Once this would have brought a smile, a kiss, warmth. Now Artavian feels his face muscles tighten. The fluttering of his heart produces blackness. He waits.

Sarah shakes her head, a minimal but decisive gesture he knows so well.

“There is nothing here”. She says.

Artavian shivers. Love, the old malaise.

Sarah smiles “We will come out at the Renaissance,”, she says, “ it will be fine.”

Artavian takes a deep breath and cuts the connection. There would be no renaissance.
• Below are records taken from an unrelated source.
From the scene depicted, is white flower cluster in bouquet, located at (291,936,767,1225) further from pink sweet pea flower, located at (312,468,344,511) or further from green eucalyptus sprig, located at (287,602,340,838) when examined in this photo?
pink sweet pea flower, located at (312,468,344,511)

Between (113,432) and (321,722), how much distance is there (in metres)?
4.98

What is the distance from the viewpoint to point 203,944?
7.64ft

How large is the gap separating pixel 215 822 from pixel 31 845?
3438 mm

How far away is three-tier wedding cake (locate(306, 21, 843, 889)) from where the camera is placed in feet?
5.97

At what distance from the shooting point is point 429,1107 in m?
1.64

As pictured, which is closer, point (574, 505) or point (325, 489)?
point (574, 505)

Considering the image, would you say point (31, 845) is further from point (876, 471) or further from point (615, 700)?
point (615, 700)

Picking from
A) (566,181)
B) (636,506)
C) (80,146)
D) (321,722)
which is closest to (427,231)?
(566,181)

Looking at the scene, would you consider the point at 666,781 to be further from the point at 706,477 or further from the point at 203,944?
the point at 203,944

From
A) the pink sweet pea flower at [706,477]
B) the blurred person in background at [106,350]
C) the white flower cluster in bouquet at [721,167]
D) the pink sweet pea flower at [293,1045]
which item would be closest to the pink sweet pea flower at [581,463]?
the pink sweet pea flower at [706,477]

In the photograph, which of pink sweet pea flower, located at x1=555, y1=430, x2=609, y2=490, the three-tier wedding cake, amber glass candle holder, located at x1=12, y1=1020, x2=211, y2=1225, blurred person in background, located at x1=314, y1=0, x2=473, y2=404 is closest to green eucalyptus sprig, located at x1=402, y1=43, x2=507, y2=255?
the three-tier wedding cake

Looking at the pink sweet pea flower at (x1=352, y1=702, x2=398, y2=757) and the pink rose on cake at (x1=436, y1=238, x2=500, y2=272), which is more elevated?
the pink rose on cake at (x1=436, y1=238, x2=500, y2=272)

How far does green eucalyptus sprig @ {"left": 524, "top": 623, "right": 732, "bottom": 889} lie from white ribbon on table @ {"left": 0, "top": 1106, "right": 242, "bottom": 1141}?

Sick he reinserts himself into his work.

At sunset, he stands outside again and watches the colour drain from the ice carved land while an obsidian starless sky appears. The orbitals are gone and the world is asleep. He has completed his final tasks

Somewhere in the darkness, he knows a linking station remains, its ancient connections open to the erased light of the missing stars, forever searching. A million planets, a trillion people, all gone in the blink of an eye. Artavian sighs in the greyness. This is an old tale choking on the dust of its own telling.

Artavian imagines the frosting face of his wife and the stilled smiles of his children.

He watches the sun set, a last gleam on the curving horizon. It will not rise again. Slowly across the hills, the beacon towers begin to glow with a lunar radiance. Later they would blaze with the light of a vanished sun. For a while.

Alone, Artavian toasts the blackness of the extinct universe with a glass of pale wine. His smile has no witnesses.